What do you think a bunch of alcohol and drug historians might find particularly interesting about your book?
The whole thing, I hope. No, seriously, even though drugs such as opium, cocaine, and marijuana don’t show up that much in the book, anyone who is interested in the nineteenth or early-twentieth century drug market will benefit from reading it. I write a lot about the efforts of therapeutic reformers to improve the drug market through legal means, and I have a bunch of material on state pharmacy laws during the 1870s and 1880s. Even though I don’t talk about criminalization explicitly, the connections are not really that difficult to make and I think that people who are interested in the history of the “war on drugs” will find that and other material in the book interesting. More generally, I think the book provides a good overview of the nineteenth-century drug market, so even if readers aren’t specifically interested in intellectual property law it should be valuable. There really aren’t many books that cover the same type of ground – Jan McTavish’s book Pain and Profits comes to mind, but it is significantly narrower in scope. So I think it should be of interest to at least some of the folks who read this blog.

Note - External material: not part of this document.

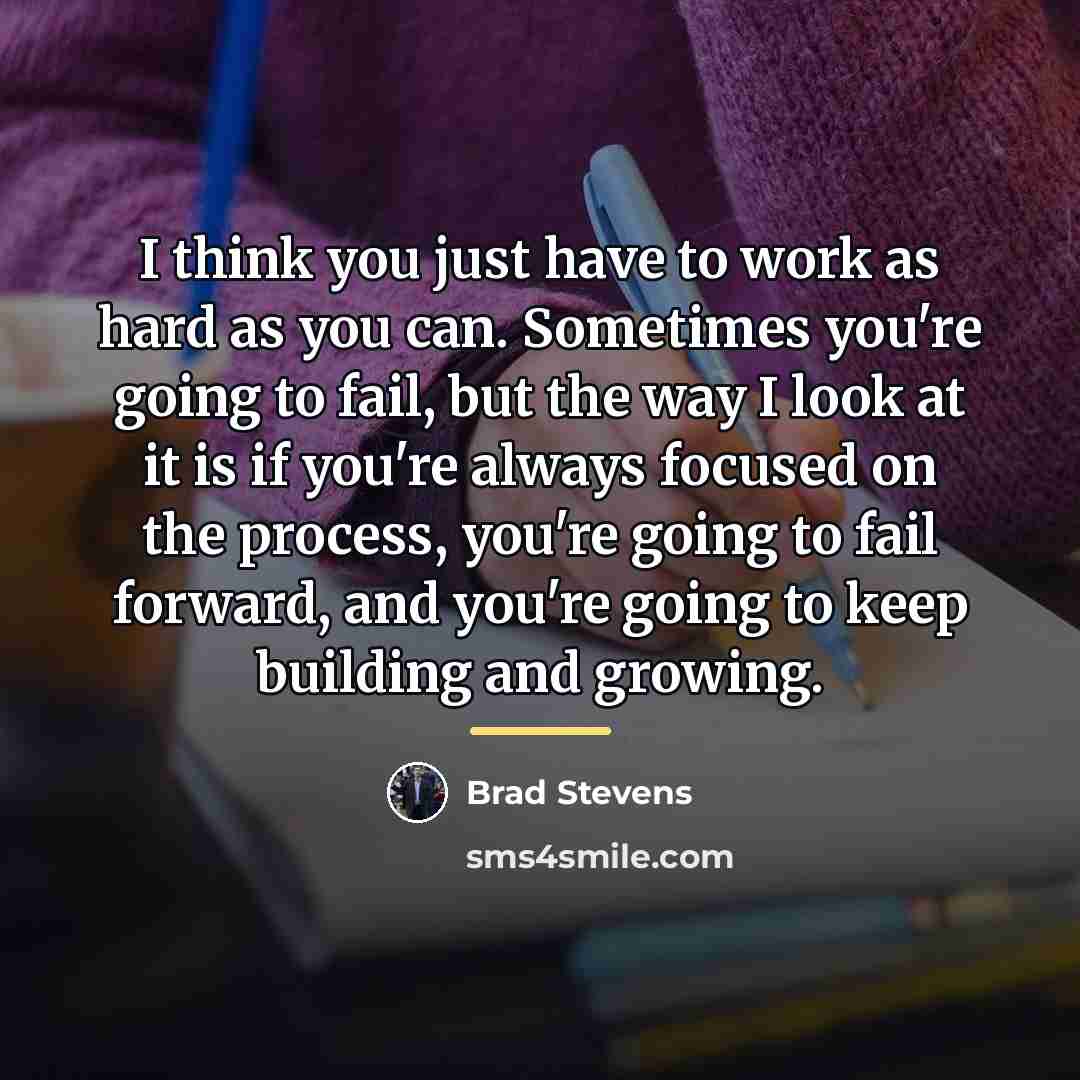 “I think you just have to work as hard as…” quote by Brad Stevens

Now that the hard part is over, what is the thing YOU find most interesting about your book?
The fact that it is finished.
Every research project leaves some stones unturned. What stone are you most curious to see turned over soon?

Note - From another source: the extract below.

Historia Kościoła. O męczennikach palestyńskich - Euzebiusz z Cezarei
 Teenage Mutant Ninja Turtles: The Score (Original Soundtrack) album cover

Toward the end of writing the book I got really intrigued about the connection between intellectual property rights and the formation of black and gray markets. I spend some time in the book discussing the black market that developed in phenacetin and aspirin after they were introduced by Bayer (in 1887 and 1900). Basically, what happened is that the patents on the two drugs allowed Bayer to charge a higher price in the United States for them than in other countries, where patents were not allowed. Smuggling operations quickly sprang up as a result, and Bayer then launched a massive campaign to suppress the use of smuggled forms of these products. It’s a really interesting story, and I’d like to see how IP rights played out in terms of other substances that were bought and sold on the black market. I think there is an important story to be told about the relationship between IP law, price, and the smuggling of otherwise legal substances.
BONUS QUESTION: In an audio version of this book, who should provide the narration?
I would. I don’t have a great voice, but I like to hear myself talk.